An Excel sheet with both the data and the results can be downloaded by clicking here.

The data correspond to a sample of 150 irises for which 4 variables were measured. The flowers belong to 3 different species. Fisher used this dataset, now famous, when he developed his discriminant analysis theory. In this particular example, we decided to analyze the variable Sepal length of the flowers.

Goal of this tutorial

Using XLSTAT resampling toolbox, we want to obtain bootstrap means, bootstrap standard deviations and boostrap confidence intervals for some statistical measures. These bootstrap statistics are obtained without any distributional assumption. We will study the mean and standard deviations of the Sepal length variable.

Setting up a resampling

Once XLSTAT is open, select the XLSTAT / Describing data / Resampled Statistics command, or click on the corresponding button of the Describing data toolbar (see below).

boot0.gifboot1.gif

Once you have clicked on the button, the Resampled Statistics dialog box appears. The data corresponding to the variable "Sepal length" were selected on the Excel sheet.

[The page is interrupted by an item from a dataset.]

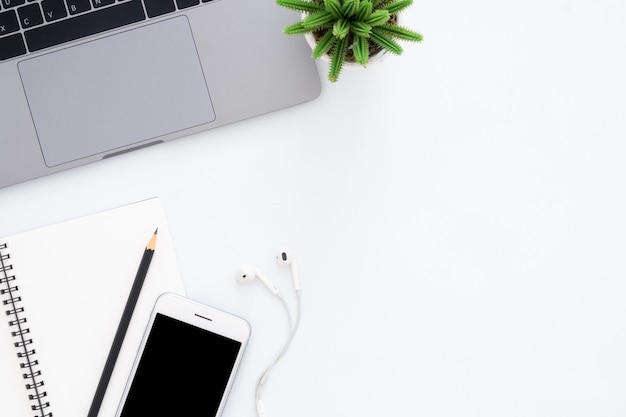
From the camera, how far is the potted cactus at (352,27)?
1.96 ft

Note that for a resampling, the data must be numerical data.

As the name of the variable was included in the selection, the Labels included option was also selected.

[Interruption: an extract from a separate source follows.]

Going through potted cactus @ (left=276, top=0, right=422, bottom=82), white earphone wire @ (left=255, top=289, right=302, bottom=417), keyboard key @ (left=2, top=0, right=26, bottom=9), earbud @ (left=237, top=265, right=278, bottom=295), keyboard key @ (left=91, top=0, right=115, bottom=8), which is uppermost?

The Sheet option was selected because we wanted the results displayed on a new sheet of the workbook. The chosen resampling method is the bootstrap method with 200 resamples.

boot2.gif

In the Outputs tab, select the statistics to be studied. We select the mean and both standard deviations.

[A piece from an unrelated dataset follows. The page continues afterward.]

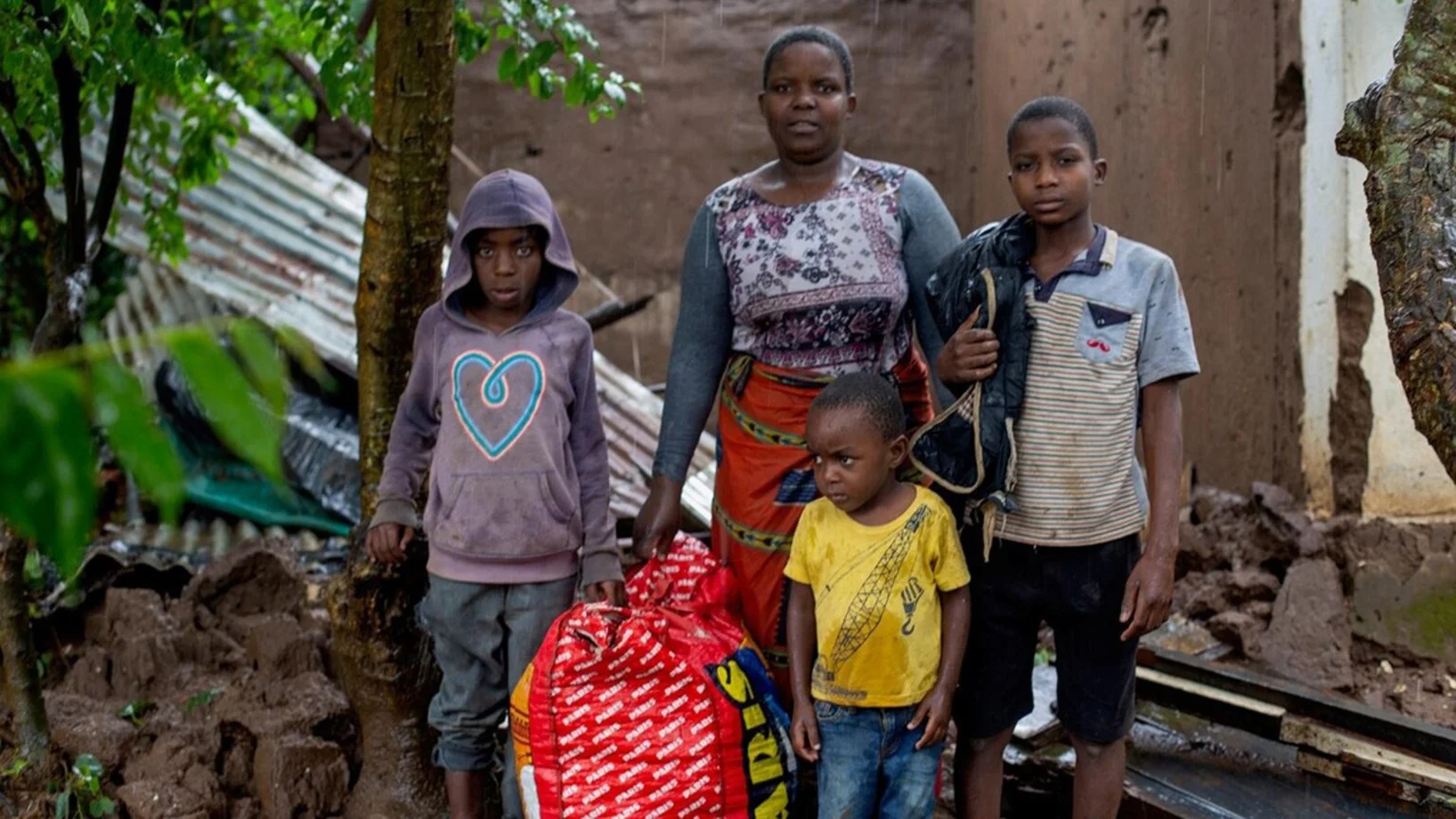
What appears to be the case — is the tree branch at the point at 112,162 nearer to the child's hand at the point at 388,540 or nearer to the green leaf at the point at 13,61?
the green leaf at the point at 13,61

The 95 % standard bootstrap interval is selected. You can display all 200 samples and resampled statistics using Resamples and Resampled statistics options.

boot3.gif

In the Charts tab, histograms have been selected.

boot4.gif

Click on OK to launch the analysis.

Interpreting the results of the resampled statistics

The results are displayed on the new sheet named "Resampling".

The following table gathers the obtained bootstrap statistics for the sample mean and standard deviations. We can see that bootstrap estimates are very close to the original estimates even with only 200 resamples. For the mean, the 95 % standard bootstrap confidence interval is very narrow. For the standard deviations, we can see that the sample-based and the population-based standard deviations are very close and that bootstrap estimates are very similar to original estimates. Confidence intervals are also very narrow even with 200 resamples.

boot5.gif

Histograms can be used to visualise the bootstrap distribution of the mean and standard deviations. For the mean, we see that 56 of the 200 values are in the range [58.2, 58.64], which also includes the mean over the original sample. The table of intervals is also given in order to better understand the distribution. The resampling tool automatically decides the number of intervals. If you wish to adapt it to your analysis, simply use the "Histograms" function of XLSTAT on the resampled statistics obtained when the “Resampled statistics” is selected on the “Outputs” tab. boot6.gif

This tool allows you to calculate different types of confidence intervals on a large number of descriptive statistics. The addition of weight and the treatment of several variables simultaneously are also possible.